It may be too early to tell, but it looks like stocks may finally be entering a correction phase after rising steadily since November.
The S&P 500 is trading at 1617 today, down 4.1% from the May 22 peak at 1687.
In his latest monthly report, BMO Chief Investment Strategist Brian Belski passes along some insight from conversations with clients, helping to pin down the vibe in the marketplace (emphasis added) :
Another month and another record level for the S&P 500 Index. From our perspective, very little analysis, process and common sense is being applied by many investors when making investment decisions at current levels. In fact, we are getting the sense that too many investors are currently expecting higher stock prices tomorrow just because they were higher today. Consequently, our fundamental models (which are a key input to our market outlook) continue to show little improvement in the aggregate over the past several months.
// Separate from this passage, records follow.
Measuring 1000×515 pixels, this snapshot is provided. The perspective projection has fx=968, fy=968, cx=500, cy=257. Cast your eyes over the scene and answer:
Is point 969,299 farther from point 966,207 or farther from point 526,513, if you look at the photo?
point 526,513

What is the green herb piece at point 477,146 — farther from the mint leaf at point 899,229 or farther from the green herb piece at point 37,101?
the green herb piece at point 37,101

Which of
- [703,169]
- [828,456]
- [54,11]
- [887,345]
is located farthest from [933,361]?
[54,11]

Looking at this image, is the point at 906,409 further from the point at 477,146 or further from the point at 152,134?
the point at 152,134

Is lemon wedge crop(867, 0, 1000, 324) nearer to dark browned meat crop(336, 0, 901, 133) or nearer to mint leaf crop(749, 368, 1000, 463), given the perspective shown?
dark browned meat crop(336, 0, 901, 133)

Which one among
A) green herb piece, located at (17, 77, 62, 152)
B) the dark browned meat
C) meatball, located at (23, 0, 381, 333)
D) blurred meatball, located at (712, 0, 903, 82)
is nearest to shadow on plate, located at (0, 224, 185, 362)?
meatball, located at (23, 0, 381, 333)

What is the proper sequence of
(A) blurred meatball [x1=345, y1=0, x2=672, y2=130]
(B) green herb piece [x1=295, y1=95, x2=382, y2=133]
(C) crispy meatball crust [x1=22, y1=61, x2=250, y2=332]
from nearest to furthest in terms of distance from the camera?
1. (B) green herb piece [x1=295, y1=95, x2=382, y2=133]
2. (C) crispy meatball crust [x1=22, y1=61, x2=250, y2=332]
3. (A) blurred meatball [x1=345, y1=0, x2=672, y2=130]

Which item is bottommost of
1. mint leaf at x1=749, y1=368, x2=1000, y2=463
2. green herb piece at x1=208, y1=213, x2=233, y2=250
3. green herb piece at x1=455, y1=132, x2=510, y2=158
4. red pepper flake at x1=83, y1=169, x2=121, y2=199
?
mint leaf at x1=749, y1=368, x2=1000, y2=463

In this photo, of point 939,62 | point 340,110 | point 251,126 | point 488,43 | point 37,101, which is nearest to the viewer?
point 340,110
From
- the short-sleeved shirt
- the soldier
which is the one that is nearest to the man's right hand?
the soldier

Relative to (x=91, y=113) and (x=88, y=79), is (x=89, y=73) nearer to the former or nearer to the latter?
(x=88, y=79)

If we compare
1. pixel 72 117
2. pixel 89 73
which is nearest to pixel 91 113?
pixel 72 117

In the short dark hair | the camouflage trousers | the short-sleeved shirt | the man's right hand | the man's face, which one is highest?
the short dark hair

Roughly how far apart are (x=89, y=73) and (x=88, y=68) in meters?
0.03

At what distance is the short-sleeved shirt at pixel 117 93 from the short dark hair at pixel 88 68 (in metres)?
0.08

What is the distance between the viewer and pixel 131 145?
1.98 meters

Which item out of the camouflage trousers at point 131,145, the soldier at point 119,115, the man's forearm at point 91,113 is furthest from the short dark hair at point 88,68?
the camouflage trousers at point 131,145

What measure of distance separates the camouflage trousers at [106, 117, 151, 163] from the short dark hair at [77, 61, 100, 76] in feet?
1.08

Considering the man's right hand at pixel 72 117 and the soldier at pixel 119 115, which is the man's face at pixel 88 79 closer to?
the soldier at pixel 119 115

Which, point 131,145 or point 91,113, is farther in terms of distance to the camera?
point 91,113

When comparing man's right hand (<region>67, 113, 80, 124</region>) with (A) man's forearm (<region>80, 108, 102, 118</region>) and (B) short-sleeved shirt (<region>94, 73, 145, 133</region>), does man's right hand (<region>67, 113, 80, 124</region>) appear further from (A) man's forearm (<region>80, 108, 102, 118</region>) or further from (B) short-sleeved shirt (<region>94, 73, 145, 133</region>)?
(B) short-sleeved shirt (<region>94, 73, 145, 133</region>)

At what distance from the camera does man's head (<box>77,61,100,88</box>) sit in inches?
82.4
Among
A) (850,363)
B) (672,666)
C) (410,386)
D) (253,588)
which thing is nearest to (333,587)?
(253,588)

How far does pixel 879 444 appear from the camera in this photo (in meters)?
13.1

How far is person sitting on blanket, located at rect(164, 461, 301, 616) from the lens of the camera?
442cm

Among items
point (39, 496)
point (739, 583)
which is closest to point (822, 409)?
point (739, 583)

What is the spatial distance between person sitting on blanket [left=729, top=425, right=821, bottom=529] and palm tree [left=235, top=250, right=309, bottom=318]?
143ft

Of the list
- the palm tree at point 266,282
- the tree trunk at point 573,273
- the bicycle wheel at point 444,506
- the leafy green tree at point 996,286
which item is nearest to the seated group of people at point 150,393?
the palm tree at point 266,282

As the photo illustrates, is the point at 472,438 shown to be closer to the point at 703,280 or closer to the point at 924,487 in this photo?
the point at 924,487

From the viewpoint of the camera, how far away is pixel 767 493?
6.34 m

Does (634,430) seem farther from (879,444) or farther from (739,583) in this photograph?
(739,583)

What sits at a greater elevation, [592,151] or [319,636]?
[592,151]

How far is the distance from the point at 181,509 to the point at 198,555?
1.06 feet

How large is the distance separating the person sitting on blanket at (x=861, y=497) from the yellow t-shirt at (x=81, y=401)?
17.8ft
The good news is that the earnings environment is improving, with the pace of growth now above historical norms. On the other hand, valuations continue to climb, and efficiency and liquidity measures, while still strong, are in a downward trend. In addition, many important economic data points have disappointed lately. Therefore, we remain skeptical about the market’s steep advancement and would expect some sort of pullback in the coming months unless the fundamental or economic backdrop improves very soon.
Even though the S&P 500 has already cleared 1600 and is trading this morning around 1617, Belski is sticking to the 1575 year-end target he set in December.